I'm not going to cave - I can find other things that I can have that will satisfy any cravings.  But really - let's give it a break - o.k.?

I've thought about this all day and here's what I've come up with......

The fact is I'm going to have to deal with this or come April when most of my restrictions are lifted I'm going to be in trouble. 

Until I win the lottery I'm going to have to deal with the food at work. Unless I can find a new grocery store I'm going to have to walk from the fresh veggies and fruit through the bakery and specialty cheeses. And unless I move I'm going to have to drive past Burger King to get home.  

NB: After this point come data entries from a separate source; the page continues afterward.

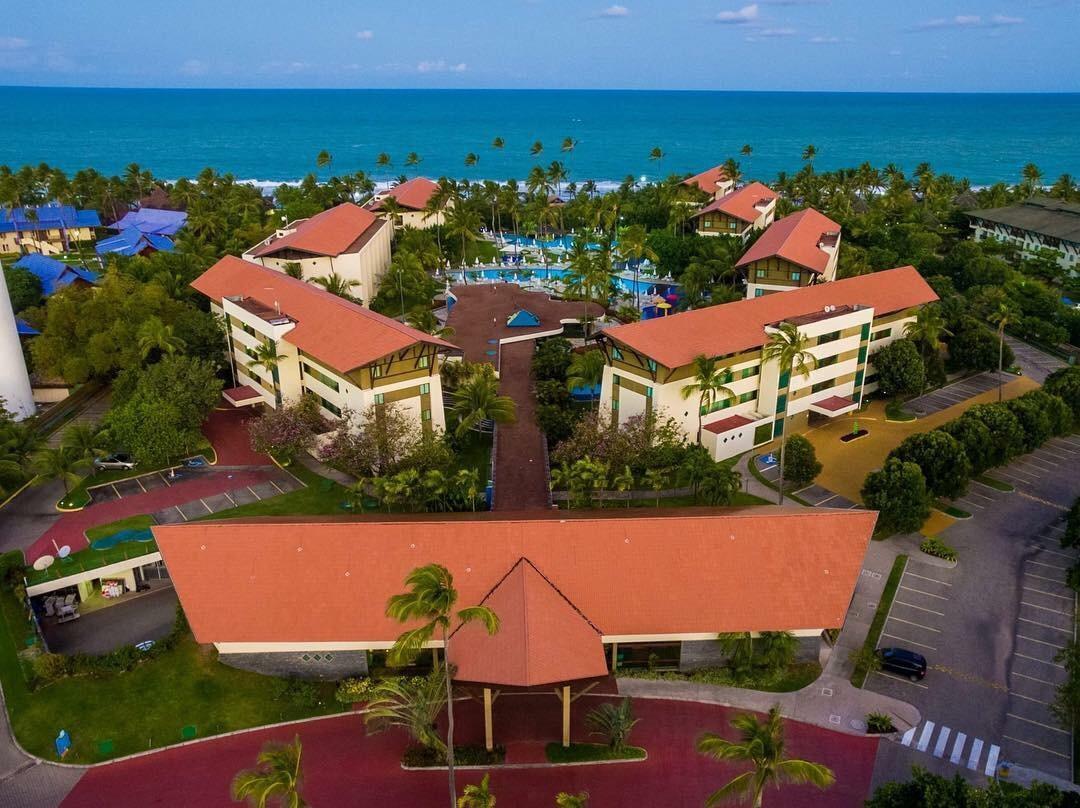 Porto Beach Resort - Marulhos Порту-ді-Галіняс Екстер'єр фото
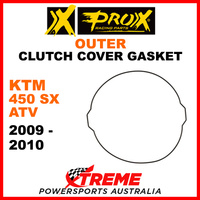 ProX KTM 505SX 505 SX ATV 2009-2010 Outer Clutch Cover Gasket 37.19.G6427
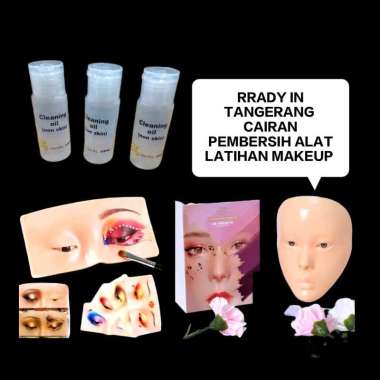 WM 93 - NEW CAIR PEMBERSIH ALAT LATIHAN MAKEUP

I'm stronger than all those things. Food will not rule me (again). Losing 78 lbs and being able to do more things is so much better than a donut or a piece of pizza that makes me feel like crap anyway. I'll take a 5 hr shopping trip with friends over either of those things any day. 

Sunday, January 2, 2011

The First of Many NSV's

A NSV is a non-scale victory.  I'm sure I'll experience many of these during this journey.

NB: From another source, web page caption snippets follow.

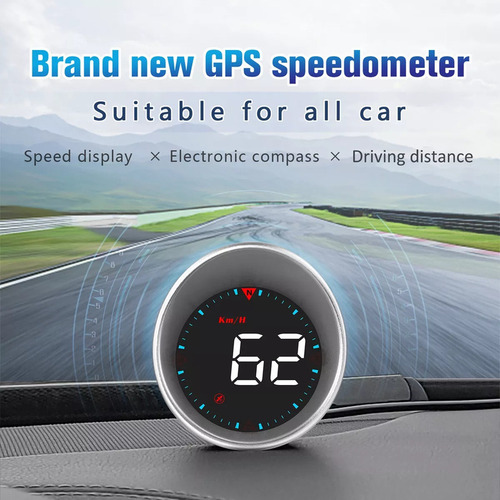 Display Frontal De Carro, Velocímetro Digital, Display De Bi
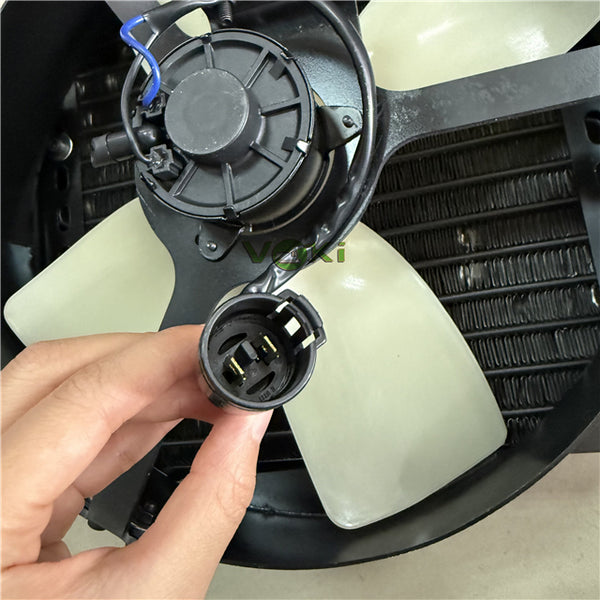 20Y-979-Z120 Condenser Electronic Fan 24V WA470-3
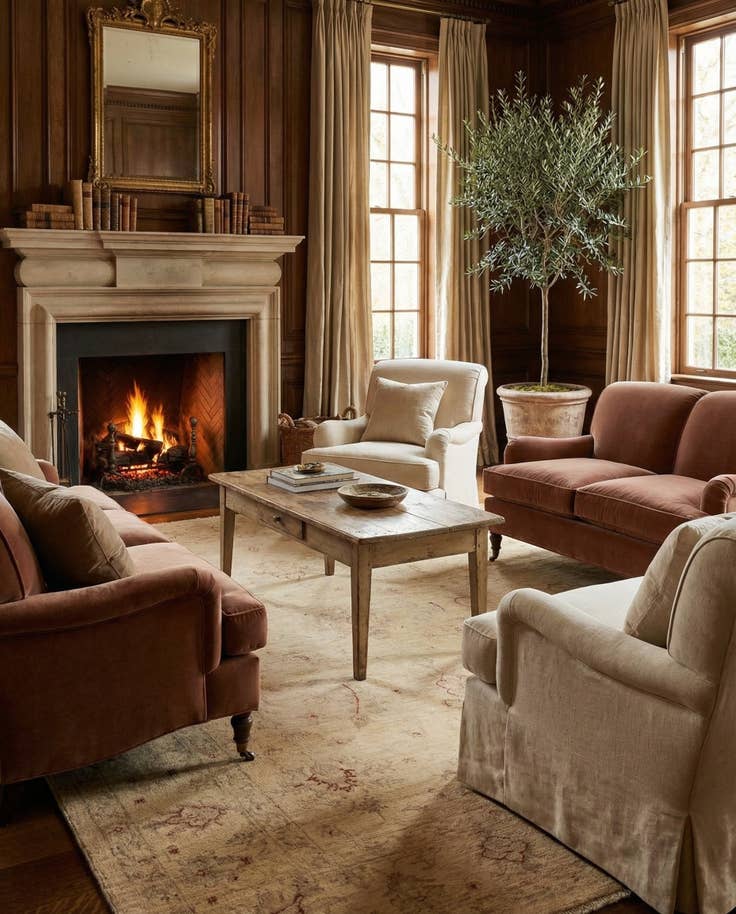 Detail image of 5' 7 x 8' Hand Knotted Peshawar Ziegler Rug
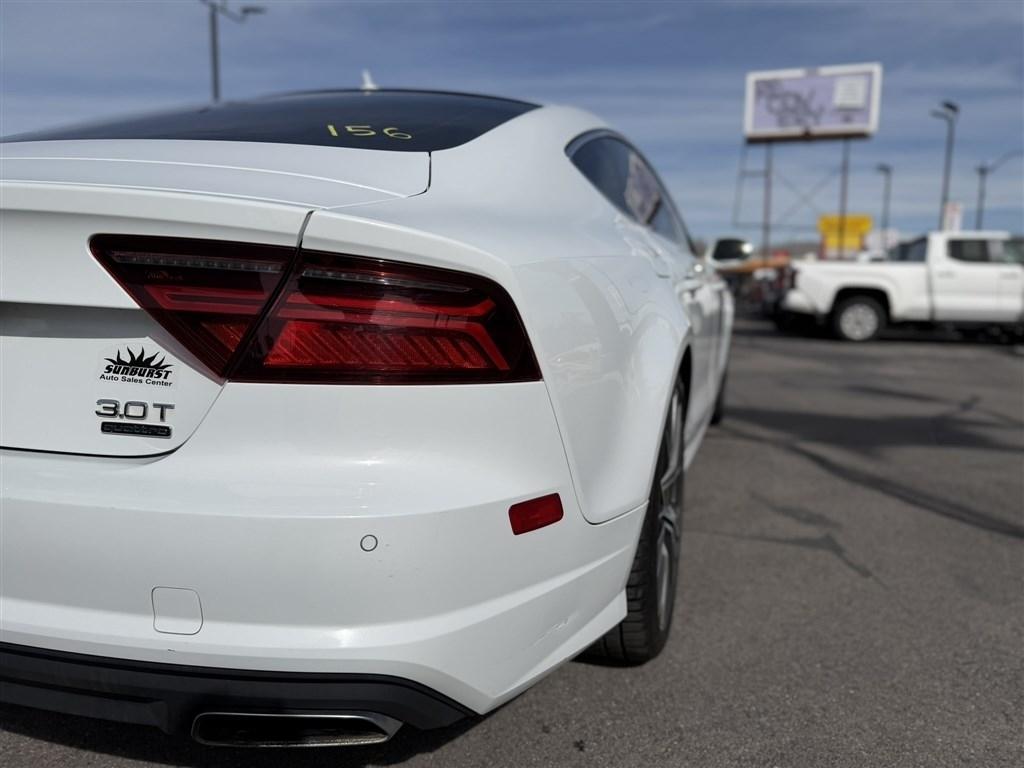 Audi A7 3.0 TFSI Prestige 2017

The first - At Julie and Garry's house - they have an island in the kitchen.  The space between the side counters and the island is tight - so tight on one side that I haven't been able to get through there for at least a year.  Tight enough on the other side that at my highest weight - I couldn't get through there either.  Last visit - I was able to get through on the stove side.  This visit - (New Year's Day) I got through on BOTH sides!  Dani laughed at me cause I was so excited I fit through.....

Many more to come - but to me - this was a good one.

Saturday, January 1, 2011

A Reflection on 2010

Happy New Year and welcome to 2011!  A lot has changed in the past year - I'm 67.8 lbs lighter, I feel better, I have lots more energy, my diabetes is under control....  I'm aleady finding things I can do that I wasn't able to do before.  I can drive the Escape without the seatbelt extender and I'm close to being able to do that in the Explorer.  I'm trying new foods and finding I like them.  I'm eating healthier.  Things that used to be "normal" for me seem ridiculous - i.e. pigging out, eating huge meals.  I can put on my shoes and socks without twisting my back like a pretzel.  I feel happier. 

I'm looking forward to 2011 and the journey in front of me.  I'm excited to see what else I can do and the adventures to come.